Samsung plans to begin selling a cellular telephone that includes a hard-disk drive later this month. The handset was unveiled as the International Telecommunication Union (ITU) Telecom Asia 2004 event in Busan, South Korea this week and the company claims it is the first cell phone of its kind in the world.

The SPH-V5400 is a clam-shell type cell phone and the hard-disk drive has a capacity of 1.5GB. The storage space can be used for several types of media including music files and images photographed with the built-in, megapixel-class digital camera. The handset can play music MP3 music files and has a built-in FM transmitter so that music can be played through a nearby radio.

Other functions include TV output, dual speakers, 64-tone polyphonic ringer and dual LCD (liquid crystal display) panels. The main screen is a TFT LCD with 240x320 pixel resolution and the sub screen is an OLED display with 128x128 pixel resolution.

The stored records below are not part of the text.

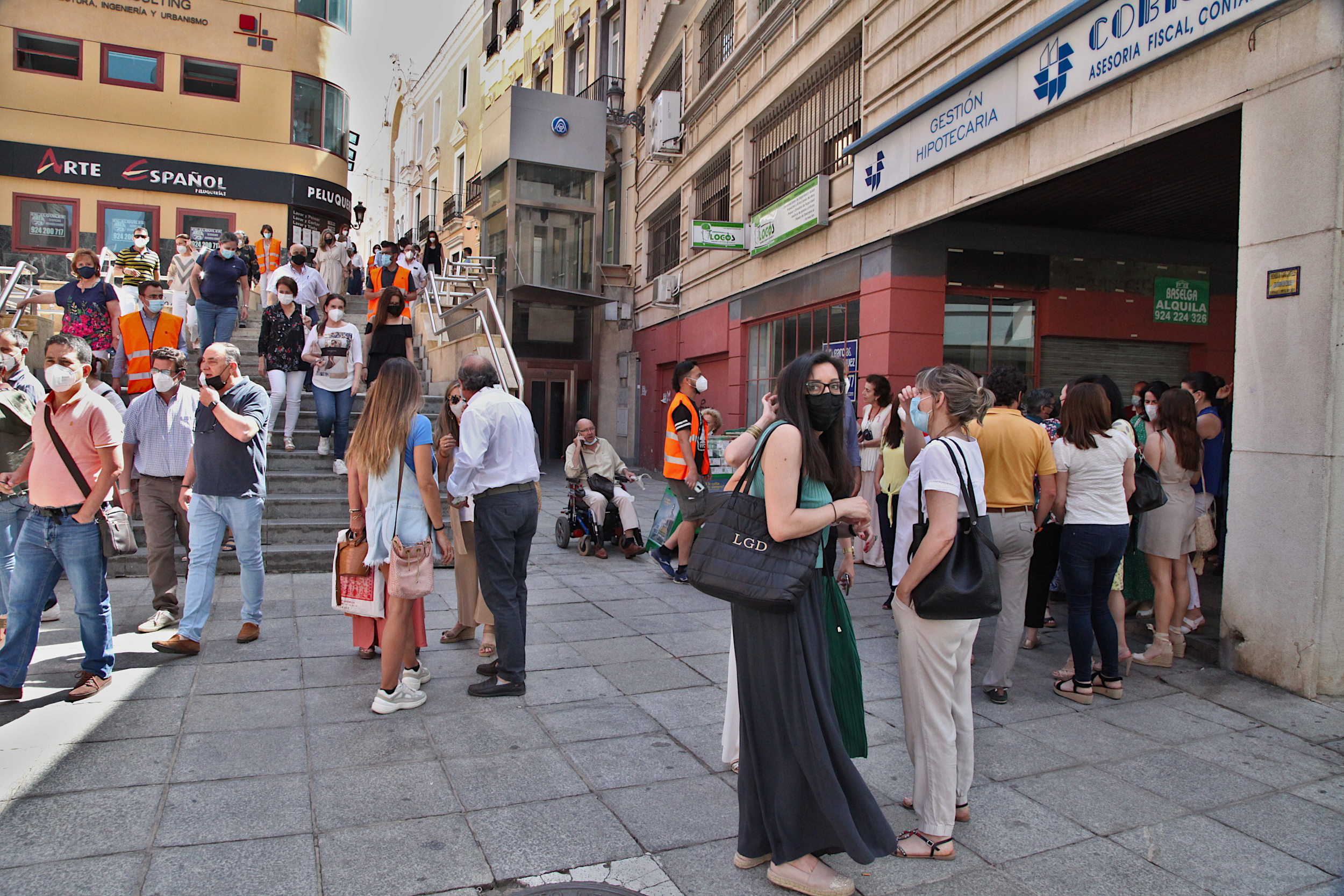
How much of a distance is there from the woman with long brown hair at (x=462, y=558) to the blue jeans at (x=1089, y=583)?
11.6 ft

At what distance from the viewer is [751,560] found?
2.80m

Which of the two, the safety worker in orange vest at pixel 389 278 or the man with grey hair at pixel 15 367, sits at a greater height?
the safety worker in orange vest at pixel 389 278

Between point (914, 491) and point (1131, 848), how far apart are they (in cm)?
155

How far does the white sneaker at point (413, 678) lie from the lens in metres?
4.60

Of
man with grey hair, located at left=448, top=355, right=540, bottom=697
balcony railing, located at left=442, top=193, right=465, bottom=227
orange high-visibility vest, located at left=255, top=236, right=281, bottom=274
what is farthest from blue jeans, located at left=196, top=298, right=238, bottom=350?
balcony railing, located at left=442, top=193, right=465, bottom=227

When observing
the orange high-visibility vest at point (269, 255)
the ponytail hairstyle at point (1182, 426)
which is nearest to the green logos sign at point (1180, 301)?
the ponytail hairstyle at point (1182, 426)

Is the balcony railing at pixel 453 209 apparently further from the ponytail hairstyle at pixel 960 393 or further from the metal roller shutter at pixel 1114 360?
the ponytail hairstyle at pixel 960 393

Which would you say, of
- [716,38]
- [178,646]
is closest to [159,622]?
[178,646]

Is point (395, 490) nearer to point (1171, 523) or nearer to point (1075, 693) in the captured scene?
point (1075, 693)

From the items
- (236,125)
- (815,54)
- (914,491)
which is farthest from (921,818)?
(236,125)

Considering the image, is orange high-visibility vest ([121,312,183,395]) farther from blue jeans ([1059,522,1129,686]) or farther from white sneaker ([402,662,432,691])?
blue jeans ([1059,522,1129,686])

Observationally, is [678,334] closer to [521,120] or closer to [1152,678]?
[521,120]

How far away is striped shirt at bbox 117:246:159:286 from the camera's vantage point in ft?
34.6

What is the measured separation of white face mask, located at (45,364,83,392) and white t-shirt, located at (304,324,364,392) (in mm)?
4369
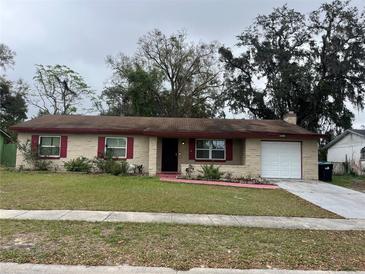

Samsung is planning to put the cell phone on sale in South Korea before the end of September, said Lee Yoorim, a Samsung Electronics spokeswoman. The phone is compatible with the CDMA2000 1x EvDO standard and will cost around $800.

The possibility of putting hard-disk drives into cellular telephones began to be talked about seriously about a year ago. As cellular telephones have added multimedia functions such as music players and still and movie cameras, their manufacturers have been increasing the amount of installed memory. Coinciding with this demand for more storage space, hard-disk drive makers have been looking at making drives smaller than 1in in diameter.

Several models of 1in hard disk are now available from companies including Hitachi Global Storage, Cornice and GS Magicstor. In January Toshiba demonstrated a prototype 0.85in drive and Seagate Technology LLC said in June that it would begin selling a 1in drive during the third quarter of this year.